The Cross-Beta DB is a database focused on gathering naturally occurring-cross-beta-forming amyloids into one place.
All data present in it have shown experimental proof of cross-beta structure formation following the later criteria.
The main purpose of the database is to provide data for training and benchmarking of new amyloid prediction models (see
Cross-Beta predictor).
But it also includes data about experimental conditions and other information for general usage. All entries of the
database are downloadable individually or by group. The benchmark set and other database versions used can be download in the
"Download" section.
The full description of all the variables present in the database and accessible by downloading one or several entries is available
Here.
For more information about how to use the database interface and all the features in it, check the
"Tutorial" section.
Due to a shift in environmental conditions or other factors, certain soluble proteins undergo aggregation,
resulting in the formation of clumps of amyloid fibrils. Understanding of this phenomenon is of paramount
importance due to its association with various diseases including Alzheimer's disorder as well as an increasingly
abundant data on its functional roles. Numerous studies have demonstrated that the propensity to form amyloids
is coded by the amino acid sequence and this finding paved the way for the development of several computational
predictors of amyloidogenicity. The ultimate objective of computational methods is to accurately predict the
formation of disease-related and functionally relevant amyloids that occur in vivo. These amyloid fibrils are
known to form a very specific “cross-beta structure” by protein regions longer than about 15 residues. Remarkably,
despite the significance of naturally occurring amyloids, there had been a lack of datasets specifically dedicated
to them.

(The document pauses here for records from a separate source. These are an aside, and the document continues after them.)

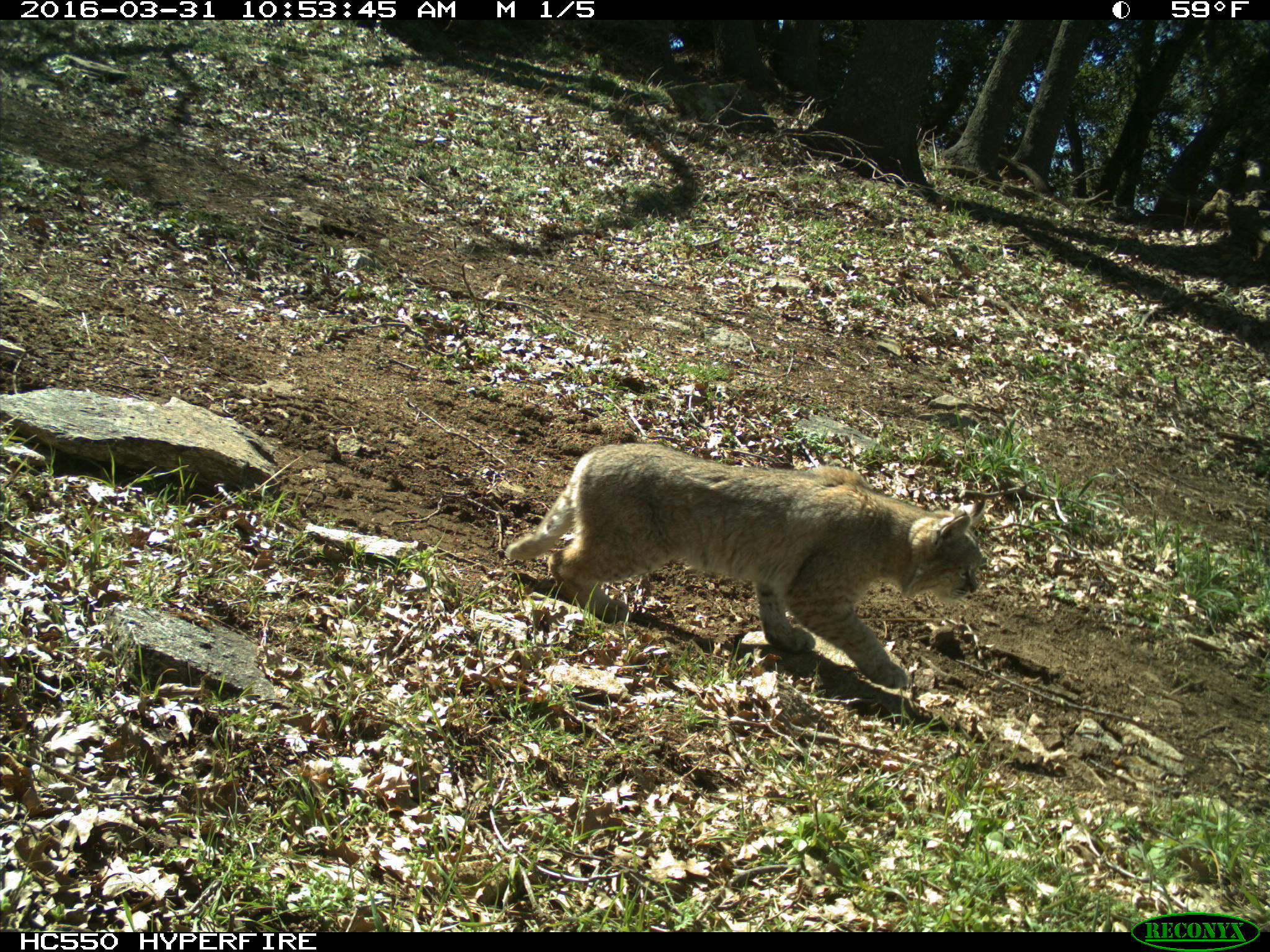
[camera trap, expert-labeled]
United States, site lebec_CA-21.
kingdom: Animalia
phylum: Chordata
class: Mammalia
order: Carnivora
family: Felidae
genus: Lynx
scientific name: Lynx rufus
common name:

Hence, we built Cross-Beta DB, a database composed of cross-beta amyloids formed in the natural conditions.
This database is expected to be indispensable for benchmarking amyloid predictors. Moreover, as machine learning is
demonstrating its high potential in various fields, we used Cross-Beta DB to train several such algorithms. Their
benchmark revealed that Cross-Beta RF Predictor, developed on the basis of the random forest algorithm demonstrates
the best performance. The benchmark results also demonstrate superior performance of Cross-Beta RF Predictor over
the other existing methods, fostering high expectations for an improved prediction of naturally occurring amyloids.